▼

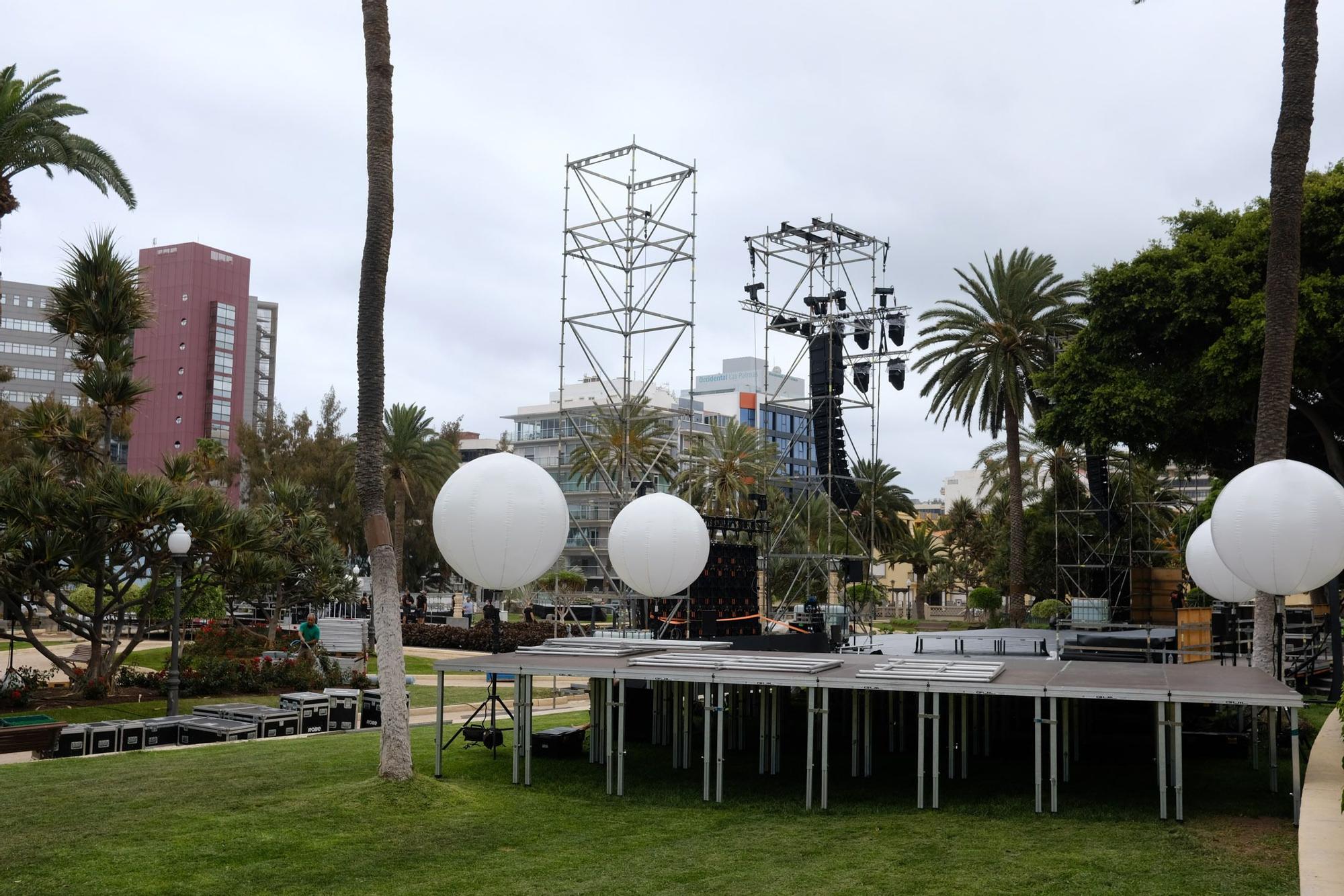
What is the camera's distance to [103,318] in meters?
26.3

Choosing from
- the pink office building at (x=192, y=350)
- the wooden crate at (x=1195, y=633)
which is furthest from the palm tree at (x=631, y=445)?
the pink office building at (x=192, y=350)

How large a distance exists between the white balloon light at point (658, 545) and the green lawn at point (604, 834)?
3568mm

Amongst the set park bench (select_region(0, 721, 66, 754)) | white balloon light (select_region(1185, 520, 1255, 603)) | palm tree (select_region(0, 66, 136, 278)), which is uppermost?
palm tree (select_region(0, 66, 136, 278))

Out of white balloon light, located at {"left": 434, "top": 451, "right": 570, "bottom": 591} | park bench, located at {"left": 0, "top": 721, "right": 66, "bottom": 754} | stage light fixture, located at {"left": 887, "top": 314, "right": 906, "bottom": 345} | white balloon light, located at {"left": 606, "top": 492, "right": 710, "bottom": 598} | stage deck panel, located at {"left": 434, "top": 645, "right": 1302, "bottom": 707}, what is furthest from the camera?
stage light fixture, located at {"left": 887, "top": 314, "right": 906, "bottom": 345}

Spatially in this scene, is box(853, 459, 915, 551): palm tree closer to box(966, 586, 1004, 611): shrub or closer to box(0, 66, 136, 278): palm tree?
box(966, 586, 1004, 611): shrub

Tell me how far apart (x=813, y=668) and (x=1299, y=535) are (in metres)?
5.97

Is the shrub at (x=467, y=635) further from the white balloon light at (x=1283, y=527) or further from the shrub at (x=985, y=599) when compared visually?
the white balloon light at (x=1283, y=527)

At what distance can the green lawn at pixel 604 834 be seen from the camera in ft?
35.9

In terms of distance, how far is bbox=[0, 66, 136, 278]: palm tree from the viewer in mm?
28062

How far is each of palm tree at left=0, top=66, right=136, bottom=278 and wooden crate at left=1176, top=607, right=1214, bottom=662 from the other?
28169mm

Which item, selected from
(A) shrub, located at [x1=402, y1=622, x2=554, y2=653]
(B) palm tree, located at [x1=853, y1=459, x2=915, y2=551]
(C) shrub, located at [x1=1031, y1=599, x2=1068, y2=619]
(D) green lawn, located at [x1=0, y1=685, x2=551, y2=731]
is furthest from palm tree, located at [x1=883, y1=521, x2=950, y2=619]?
(D) green lawn, located at [x1=0, y1=685, x2=551, y2=731]

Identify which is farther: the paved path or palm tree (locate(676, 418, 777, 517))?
palm tree (locate(676, 418, 777, 517))

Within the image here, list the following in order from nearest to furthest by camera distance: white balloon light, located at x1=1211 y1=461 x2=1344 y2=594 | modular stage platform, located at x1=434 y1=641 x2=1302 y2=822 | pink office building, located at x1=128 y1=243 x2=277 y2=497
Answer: modular stage platform, located at x1=434 y1=641 x2=1302 y2=822, white balloon light, located at x1=1211 y1=461 x2=1344 y2=594, pink office building, located at x1=128 y1=243 x2=277 y2=497

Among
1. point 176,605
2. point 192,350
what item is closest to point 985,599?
point 176,605
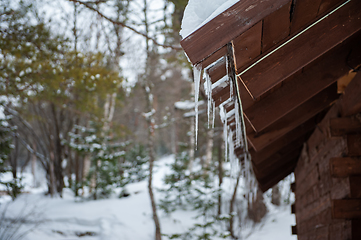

▲

- [Required task]
Rewrite the part of the records that opens with the line containing "Identify which is" and runs through the end of the records, replacing "paved path" with "stone walkway" and leaving everything else unchanged. Return only that part, without the pictures.

- [Output of the exercise]
Identify which is farther: the stone walkway or palm tree (locate(676, 418, 777, 517))?
palm tree (locate(676, 418, 777, 517))

Within the image here, list the following in order from nearest to furthest by camera distance: white balloon light, located at x1=1211 y1=461 x2=1344 y2=594 | modular stage platform, located at x1=434 y1=641 x2=1302 y2=822 | pink office building, located at x1=128 y1=243 x2=277 y2=497
Answer: modular stage platform, located at x1=434 y1=641 x2=1302 y2=822, white balloon light, located at x1=1211 y1=461 x2=1344 y2=594, pink office building, located at x1=128 y1=243 x2=277 y2=497

Among
1. point 176,605
2. point 192,350
what item is closest to point 985,599?
point 176,605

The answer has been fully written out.